The InterContinental Futures Exchange (ICE) US dollar
index is a measure of the value of the US dollar against important other major
global currencies. There is also a trade weighted US dollar index, which
incorporates many more currencies and which is based on the level of trade
between the counties concerned and the USA, but the ICE index is consulted to a
greater extent by Foreign Exchange traders.
The dollar index comprises of the weighted averages of
the values of the Euro, Japanese Yen, Pound sterling, Canadian dollar, Swedish
Krona and Swiss franc. The weights of each that are used to calculate the
average are as in the table above.
These weightings have ever only been recalculated
once, on the occasion of the introduction of the Euro. Then several
currencies were incorporated into the Euro and at the same time disappeared as
individual units from the dollar index.
The dollar index can be and is traded, just like the
currencies that go to make it up. It is also amenable to Technical Analysis.

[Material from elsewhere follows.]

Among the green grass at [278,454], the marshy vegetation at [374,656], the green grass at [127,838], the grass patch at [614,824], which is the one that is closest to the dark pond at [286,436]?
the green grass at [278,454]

Its TA formations, support and resistance levels and other indicators are
watched just as carefully on the USDX chart as they might be on any other.
Is USDX on the move?
In the above daily chart of the US dollar index, it
can be seen that the instrument made an effort to get above its 200 Day
Exponential Moving Average (DMA). This move has been rejected, at least for
now, by the market. It can also be seen that it occurred at a level of
resistance. Even if it does break through this there is another resistance
level above it. In addition, the 200 DMA is sloping down, which is on average a
bearish indication.
There was considerable turbulence in the value of the
index during and after the recent ECB announcement on interest rates.
This is not surprising as the Euro is the largest component of the index.
All in all, from the Technical Analysis point of view,
the US dollar could be in for a fall from here. The fundamentals, in the form
of the well signalled determination of the Federal Reserve to keep interest
rates low for the foreseeable future, would facilitate this outcome.